**Saved data entries:**
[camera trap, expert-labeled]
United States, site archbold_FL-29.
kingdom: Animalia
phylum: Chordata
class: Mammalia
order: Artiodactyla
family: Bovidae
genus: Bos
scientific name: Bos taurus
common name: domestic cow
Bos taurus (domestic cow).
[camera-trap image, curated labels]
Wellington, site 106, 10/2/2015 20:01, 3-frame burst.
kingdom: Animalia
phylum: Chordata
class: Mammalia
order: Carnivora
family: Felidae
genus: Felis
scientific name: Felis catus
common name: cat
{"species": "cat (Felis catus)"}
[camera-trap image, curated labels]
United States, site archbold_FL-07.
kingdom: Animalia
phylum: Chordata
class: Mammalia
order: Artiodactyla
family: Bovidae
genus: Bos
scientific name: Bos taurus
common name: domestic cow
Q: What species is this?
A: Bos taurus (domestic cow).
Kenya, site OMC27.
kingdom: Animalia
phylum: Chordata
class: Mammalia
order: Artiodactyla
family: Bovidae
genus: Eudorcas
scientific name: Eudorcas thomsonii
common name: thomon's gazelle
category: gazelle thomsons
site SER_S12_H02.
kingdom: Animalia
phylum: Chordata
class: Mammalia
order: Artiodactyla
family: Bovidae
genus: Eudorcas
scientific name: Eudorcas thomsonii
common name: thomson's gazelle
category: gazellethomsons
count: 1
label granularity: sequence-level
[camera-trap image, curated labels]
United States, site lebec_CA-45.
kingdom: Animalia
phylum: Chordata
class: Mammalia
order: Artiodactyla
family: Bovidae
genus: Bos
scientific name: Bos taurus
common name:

**Exercise:** All of the entries, from the first line to the last, should be duplicated exactly.

**Solution:**
[camera trap, expert-labeled]
United States, site archbold_FL-29.
kingdom: Animalia
phylum: Chordata
class: Mammalia
order: Artiodactyla
family: Bovidae
genus: Bos
scientific name: Bos taurus
common name: domestic cow
Bos taurus (domestic cow).
[camera-trap image, curated labels]
Wellington, site 106, 10/2/2015 20:01, 3-frame burst.
kingdom: Animalia
phylum: Chordata
class: Mammalia
order: Carnivora
family: Felidae
genus: Felis
scientific name: Felis catus
common name: cat
{"species": "cat (Felis catus)"}
[camera-trap image, curated labels]
United States, site archbold_FL-07.
kingdom: Animalia
phylum: Chordata
class: Mammalia
order: Artiodactyla
family: Bovidae
genus: Bos
scientific name: Bos taurus
common name: domestic cow
Q: What species is this?
A: Bos taurus (domestic cow).
Kenya, site OMC27.
kingdom: Animalia
phylum: Chordata
class: Mammalia
order: Artiodactyla
family: Bovidae
genus: Eudorcas
scientific name: Eudorcas thomsonii
common name: thomon's gazelle
category: gazelle thomsons
site SER_S12_H02.
kingdom: Animalia
phylum: Chordata
class: Mammalia
order: Artiodactyla
family: Bovidae
genus: Eudorcas
scientific name: Eudorcas thomsonii
common name: thomson's gazelle
category: gazellethomsons
count: 1
label granularity: sequence-level
[camera-trap image, curated labels]
United States, site lebec_CA-45.
kingdom: Animalia
phylum: Chordata
class: Mammalia
order: Artiodactyla
family: Bovidae
genus: Bos
scientific name: Bos taurus
common name:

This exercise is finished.